I was watching my little Granddaughter Megan and how she LOVES her 'Bubble Guppies'.  I have to let her watch them every day on my phone or I won't here the end of it...lol.  Anyway It reminded me of Pat when he was a kid.  I had to watch Disney's 'Fox and the Hound' nearly every day for like 2 years or more.  He absolutely loved that movie!  There was also 'All Dogs go to Heaven' and of course '101 Dalmations'.  I guess you can see the pattern, all movies about dogs.  Pat has always loved all animals. 

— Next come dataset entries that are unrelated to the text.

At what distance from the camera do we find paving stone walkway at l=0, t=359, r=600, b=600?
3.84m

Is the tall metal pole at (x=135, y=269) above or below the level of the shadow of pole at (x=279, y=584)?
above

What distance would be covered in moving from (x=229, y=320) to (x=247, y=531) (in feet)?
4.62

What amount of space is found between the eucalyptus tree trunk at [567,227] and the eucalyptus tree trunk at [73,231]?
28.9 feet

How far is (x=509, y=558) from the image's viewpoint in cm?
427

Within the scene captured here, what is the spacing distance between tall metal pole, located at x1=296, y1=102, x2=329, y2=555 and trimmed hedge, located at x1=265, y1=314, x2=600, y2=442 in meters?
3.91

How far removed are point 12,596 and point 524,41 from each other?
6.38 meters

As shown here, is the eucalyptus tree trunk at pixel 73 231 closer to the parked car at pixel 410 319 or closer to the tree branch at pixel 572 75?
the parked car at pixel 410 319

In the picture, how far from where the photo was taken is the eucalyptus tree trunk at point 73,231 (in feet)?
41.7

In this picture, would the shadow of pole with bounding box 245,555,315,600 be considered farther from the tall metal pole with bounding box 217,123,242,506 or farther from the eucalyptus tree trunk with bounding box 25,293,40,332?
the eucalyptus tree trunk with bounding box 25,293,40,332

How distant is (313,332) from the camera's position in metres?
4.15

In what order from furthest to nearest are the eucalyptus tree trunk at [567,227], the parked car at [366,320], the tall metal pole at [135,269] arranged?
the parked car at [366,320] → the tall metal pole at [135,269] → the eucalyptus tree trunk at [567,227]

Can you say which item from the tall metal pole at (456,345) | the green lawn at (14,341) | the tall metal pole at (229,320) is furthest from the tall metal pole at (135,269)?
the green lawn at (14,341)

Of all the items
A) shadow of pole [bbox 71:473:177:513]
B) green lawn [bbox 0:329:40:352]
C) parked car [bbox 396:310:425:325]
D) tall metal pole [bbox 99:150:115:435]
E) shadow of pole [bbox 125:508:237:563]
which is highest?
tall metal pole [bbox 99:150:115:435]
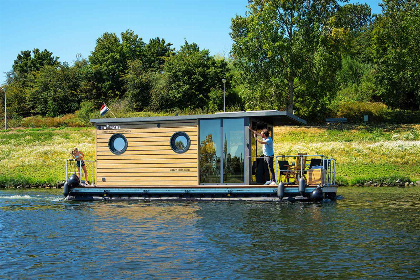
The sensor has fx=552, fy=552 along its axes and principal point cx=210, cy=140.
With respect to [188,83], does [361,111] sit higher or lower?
lower

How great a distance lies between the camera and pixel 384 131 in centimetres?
4316

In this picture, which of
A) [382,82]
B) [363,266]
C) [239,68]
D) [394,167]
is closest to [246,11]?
[239,68]

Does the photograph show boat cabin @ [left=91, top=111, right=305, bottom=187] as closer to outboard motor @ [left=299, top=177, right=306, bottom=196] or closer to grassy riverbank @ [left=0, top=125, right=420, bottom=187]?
outboard motor @ [left=299, top=177, right=306, bottom=196]

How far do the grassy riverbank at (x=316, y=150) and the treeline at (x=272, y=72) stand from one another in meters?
4.32

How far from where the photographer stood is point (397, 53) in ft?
159

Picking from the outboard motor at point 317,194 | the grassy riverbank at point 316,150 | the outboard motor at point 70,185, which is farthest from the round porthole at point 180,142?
the grassy riverbank at point 316,150

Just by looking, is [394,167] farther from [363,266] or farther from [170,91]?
[170,91]

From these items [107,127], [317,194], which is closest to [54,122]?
[107,127]

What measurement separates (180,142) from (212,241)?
27.8ft

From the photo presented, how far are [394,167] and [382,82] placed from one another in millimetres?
19508

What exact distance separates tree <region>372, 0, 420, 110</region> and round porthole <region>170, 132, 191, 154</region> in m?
32.9

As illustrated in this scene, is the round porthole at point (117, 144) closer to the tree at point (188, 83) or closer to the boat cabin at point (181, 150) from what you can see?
the boat cabin at point (181, 150)

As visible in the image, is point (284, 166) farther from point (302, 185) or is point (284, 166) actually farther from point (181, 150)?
point (181, 150)

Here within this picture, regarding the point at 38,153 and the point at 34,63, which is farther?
the point at 34,63
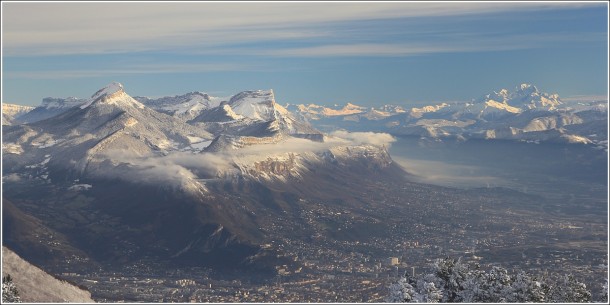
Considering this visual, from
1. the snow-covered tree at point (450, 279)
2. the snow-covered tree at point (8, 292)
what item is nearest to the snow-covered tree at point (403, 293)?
the snow-covered tree at point (450, 279)

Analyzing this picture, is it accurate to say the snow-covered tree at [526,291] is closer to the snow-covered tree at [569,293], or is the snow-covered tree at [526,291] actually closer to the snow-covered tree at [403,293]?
the snow-covered tree at [569,293]

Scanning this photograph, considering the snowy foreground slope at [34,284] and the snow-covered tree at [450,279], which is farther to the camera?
the snowy foreground slope at [34,284]

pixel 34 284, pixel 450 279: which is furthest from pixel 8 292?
pixel 450 279

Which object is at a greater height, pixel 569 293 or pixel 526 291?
pixel 526 291

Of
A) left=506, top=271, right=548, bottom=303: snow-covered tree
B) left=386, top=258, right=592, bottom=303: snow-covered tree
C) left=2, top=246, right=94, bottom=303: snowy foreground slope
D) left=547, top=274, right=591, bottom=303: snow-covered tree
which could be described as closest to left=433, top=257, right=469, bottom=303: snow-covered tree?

I still remember watching Nick Jr. with him every day after we would drop Katie of at school.  He still had a year to go before he started so that was our time.  We would watch 'The Rugrats' and he loved 'The Adventures of David the Gnome'.  Hmm, probably why he used to talk to the Gnome statue his Poppy had in his back yard.  Well, now it's at my house to be with Pat forever.  

As he got into his teens him, me, Marion & Justin would alway have to watch 'The OC'.  It was corney but it was our time together.  He was the biggest fan of the "Fast and Furious' series of movies.  So ironic that Paul Walker was also killed tragically at such a young age. 

Christmas with Pat

Shared by Paul Dembrowski on December 23, 2013
Christmas mornings were so special. Every year Pat and Justin would be up at like 3:30-4 o'clock in the morning. They'd wake up Katie who didn't want to get up. They would say "but it's Christmas Kate! ". They'd make our coffee and come wake Mare and I up. Mind you, they were teenagers! Ah Christmas mornings will always be special in my memory! Merry Christmas Patrick Daniel! You'll be right with me throughout the day as always. Love you Son!
Shared by Tiffany Senski on December 8, 2013
Hey pat !! Damn the snow got bad today thank you for keeping my son and I safe while driving through it !! Love you hang tight up there !!